ÓRGÃO OFICIAL DO COMITÊ CENTRAL DO PARTIDO COMUNISTA DE CUBA
Foto: MINSAP

Com a autoridade moral que lhe permite exercer a colaboração internacional na área da saúde, perante o perigo universal que representa a COVID-19, Cuba reiterou que só a complementação entre os países ajudará a vencer a pandemia.

«Ratificamos nossa total certeza de que só a cooperação internacional e a solidariedade podem salvar a humanidade», disse o ministro cubano da Saúde Pública, José Angel Portal Miranda, na 73ª Assembleia Mundial da Saúde, desenvolvida online nesta terça-feira.

Sublinhando, com ênfase na gravidade, que «uma crise inimaginável causou a COVID-19 no mundo e nenhum país ou setor conseguiu escapar dela», exemplificou, por meio do modesto trabalho internacionalista do Contingente Médico Henry Reeve, quanto poderia ser feito compartilhando esforços nacionais.

Salientou que somente esse treinamento já enviou 53 brigadas de profissionais da Saúde para contribuir no combate à doença em 39 países, além de 58 nações existentes.

Portal Miranda também destacou a importância de se traçar planos nacionais integrais e intersetoriais, como o posto em prática pela Ilha, antes mesmo de se conhecerem os primeiros casos.

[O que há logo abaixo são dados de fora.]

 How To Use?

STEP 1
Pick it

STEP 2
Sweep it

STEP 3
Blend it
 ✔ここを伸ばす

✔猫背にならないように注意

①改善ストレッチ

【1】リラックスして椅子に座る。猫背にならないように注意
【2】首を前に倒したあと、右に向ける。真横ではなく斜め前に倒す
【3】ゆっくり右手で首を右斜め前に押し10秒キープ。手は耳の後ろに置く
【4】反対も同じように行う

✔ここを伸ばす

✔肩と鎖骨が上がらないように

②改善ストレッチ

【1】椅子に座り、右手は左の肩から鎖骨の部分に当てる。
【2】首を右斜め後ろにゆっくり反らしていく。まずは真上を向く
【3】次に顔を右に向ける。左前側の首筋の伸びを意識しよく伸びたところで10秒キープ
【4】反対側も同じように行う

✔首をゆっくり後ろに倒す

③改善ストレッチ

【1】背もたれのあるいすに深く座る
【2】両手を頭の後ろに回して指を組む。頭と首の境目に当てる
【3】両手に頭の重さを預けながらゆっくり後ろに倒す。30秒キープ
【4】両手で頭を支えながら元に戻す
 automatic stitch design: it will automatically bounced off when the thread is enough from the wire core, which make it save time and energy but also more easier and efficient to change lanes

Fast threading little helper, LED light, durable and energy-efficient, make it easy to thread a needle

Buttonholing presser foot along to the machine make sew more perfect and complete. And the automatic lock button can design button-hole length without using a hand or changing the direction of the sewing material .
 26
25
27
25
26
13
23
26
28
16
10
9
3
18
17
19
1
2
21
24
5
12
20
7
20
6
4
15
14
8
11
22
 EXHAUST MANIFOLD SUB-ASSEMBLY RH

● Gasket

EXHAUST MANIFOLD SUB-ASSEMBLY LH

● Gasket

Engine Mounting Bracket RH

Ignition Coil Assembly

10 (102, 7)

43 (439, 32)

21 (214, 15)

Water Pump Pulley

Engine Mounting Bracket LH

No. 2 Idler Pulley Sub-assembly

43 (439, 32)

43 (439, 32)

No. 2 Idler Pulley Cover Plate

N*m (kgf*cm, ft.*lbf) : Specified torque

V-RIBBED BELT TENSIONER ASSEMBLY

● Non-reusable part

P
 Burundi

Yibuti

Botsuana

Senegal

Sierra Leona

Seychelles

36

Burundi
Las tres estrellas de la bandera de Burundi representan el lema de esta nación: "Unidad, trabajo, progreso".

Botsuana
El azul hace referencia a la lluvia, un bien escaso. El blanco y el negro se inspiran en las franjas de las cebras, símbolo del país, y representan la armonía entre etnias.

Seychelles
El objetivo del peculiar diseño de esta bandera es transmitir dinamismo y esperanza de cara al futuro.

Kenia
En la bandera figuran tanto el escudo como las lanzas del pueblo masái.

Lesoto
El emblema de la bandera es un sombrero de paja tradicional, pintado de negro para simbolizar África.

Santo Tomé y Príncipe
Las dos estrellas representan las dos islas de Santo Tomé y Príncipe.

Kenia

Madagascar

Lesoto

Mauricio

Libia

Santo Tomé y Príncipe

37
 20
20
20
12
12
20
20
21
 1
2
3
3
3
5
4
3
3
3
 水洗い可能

«As capacidades em termos de infraestruturas, organização e capital humano do Sistema Único de Saúde têm sido decisivas, com as características de serem únicas, gratuitas, acessíveis a 100% da população, com base no atendimento primário da Saúde e com o médico e a enfermeira de família como sua principal força; junto com o uso de produtos, equipamentos e insumos inovadores da indústria médico-farmacêutica e de biotecnologia cubana», argumentou.

Acrescentou que esta estratégia permitiu a recuperação de 91,3% das pessoas infectadas na Ilha maior das Antilhas e evitou a morte de grupos sensíveis como as crianças e os adolescentes.

Assinalou que o que Cuba fez para fazer frente à pandemia, tanto no plano nacional como na contribuição solidária internacional, encontra-se sob as condições coercitivas do bloqueio imposto pelo Governo dos Estados Unidos e as constantes tentativas de desacreditar e obstruir a cooperação médica do arquipélago.